• [Text excerpt]:
The XX Factor

How Women Killed the Humanities (To Save Ourselves!)

A woman scans shelves of weird artifacts, looking for meaning

Photo by Mandy Cheng/AFP/Getty Images

This has been the summer of requiems for the humanities. Across the web, liberal arts professors have published distressed think pieces about how no one cares about War and Peace anymore (our attention spans are too short) and how we are too preoccupied with making money to want to cultivate our souls. Only seven percent of today’s college graduates majored in the humanities, David Brooks fretted, compared to 14 percent 50 years ago. The American Academy of Arts and Sciences joined the chorus with a 90-page report pleading for the continued relevance of these disciplines, which it called “a source of national memory and civic vigor, cultural understanding and communication, individual fulfillment and the ideals we hold in common.”

But according to Nora Caplan-Bricker of The New Republic, behind the narrative about the decline of the humanities is a much brighter one about “the rise of women.” Caplan-Bricker is working from a blog post by Harvard visiting fellow Benjamin Schmidt, who spent two years at the American Academy of Arts and Sciences analyzing men and women’s bachelor’s degrees from 1965 to 2005. He found that almost the entire drop in humanities B.A.s that occurred from the early 1970s to the mid-’80s (the big nosedive that spooked all the commentators) was attributable to women enrolling in other majors. And this reflected not a shriveling of the human spirit, but society’s growing acceptance of women in business, law, medicine, and other traditionally “male” professions. Caplan-Bricker explains:

Before second-wave feminism and the major civil rights legislation of the early ’70s…nearly every college student with two X chromosomes majored in education (about 40 percent) or in the humanities (close to 50 percent). In 1966, on the cusp of major changes, under 10 percent of pre-professional degrees went to women. As social movements opened doors outside the academy, a landslide occurred within it. The number of women majoring in the humanities dropped by half between the mid-’60s and early-2000s.

• [Data shown]:
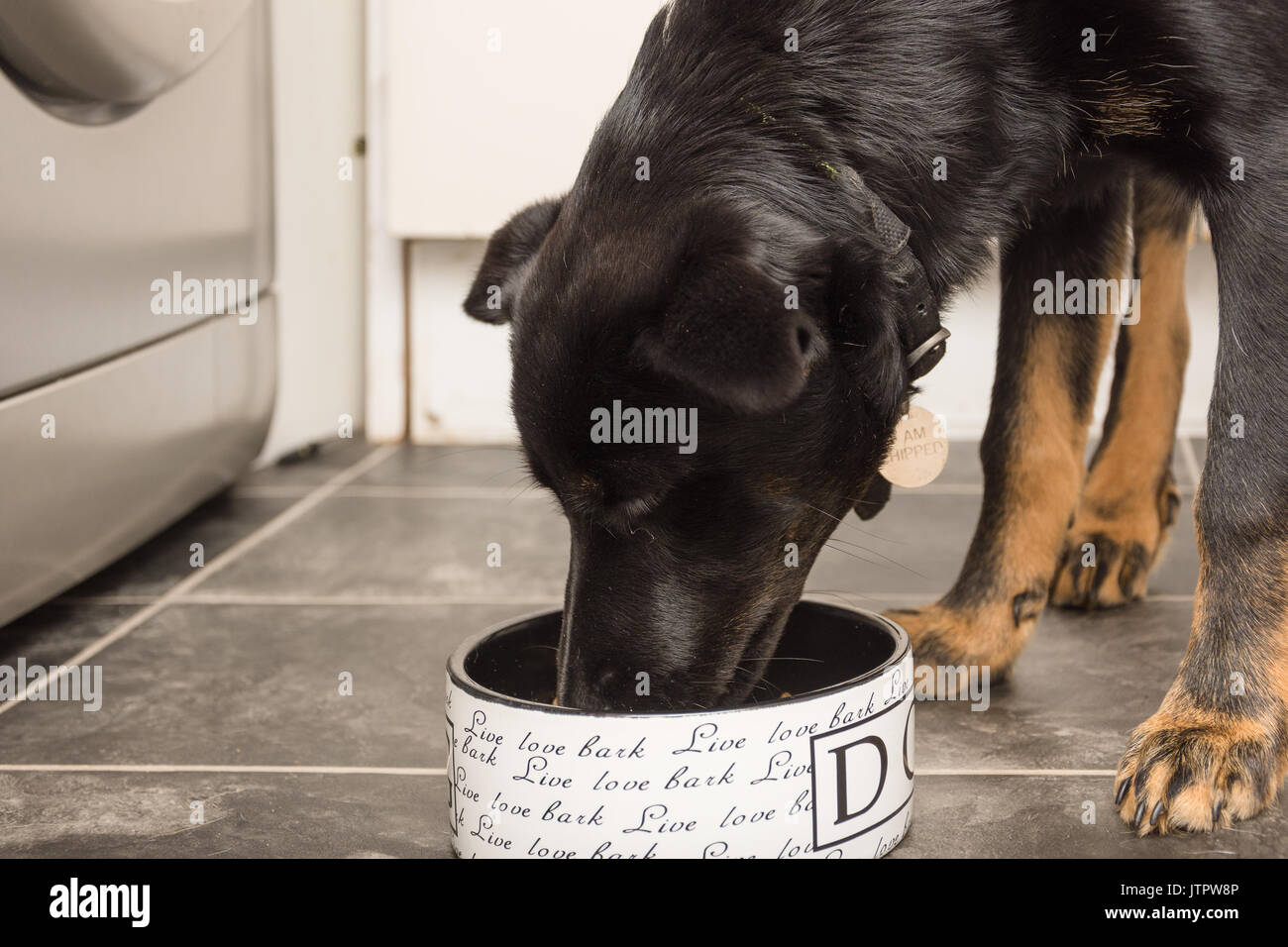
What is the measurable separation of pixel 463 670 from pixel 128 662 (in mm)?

...

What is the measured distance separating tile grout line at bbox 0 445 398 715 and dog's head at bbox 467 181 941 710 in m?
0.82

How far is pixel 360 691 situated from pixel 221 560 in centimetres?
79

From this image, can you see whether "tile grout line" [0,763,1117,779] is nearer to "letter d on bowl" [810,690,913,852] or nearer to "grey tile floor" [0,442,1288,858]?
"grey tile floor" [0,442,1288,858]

• [Apply what you read]:
1. Answer from the humanities article:
(a) According to David Brooks, what percentage of today's college graduates majored in the humanities?
(b) Which years of bachelor's degrees did Benjamin Schmidt analyze?
(c) In 1966, what share of pre-professional degrees went to women?
2. Carry the humanities article forward from its last paragraph.
The rows have nothing to do with what follows.

• [Results]:
1.
(a) Seven percent.
(b) 1965 to 2005.
(c) Under 10 percent.

2.
Caplan-Bricker is careful to point out that the number of men in the humanities has fallen slightly too—by about one-sixth in the past 50 years. Perhaps the recession has ushered students into disciplines that are perceived as more practical. Perhaps the academy’s focus on “political and social categories like race, class and gender” rather than “the old notions of truth, beauty and goodnesshas alienated certain idealistic young people. But if so, the effect is far less sweeping and dire than all the funeral orations might lead us to believe. It’s not that the humanities are dying; it’s that women have more options. And that is good for them, and for men, and War and Peace will be fine.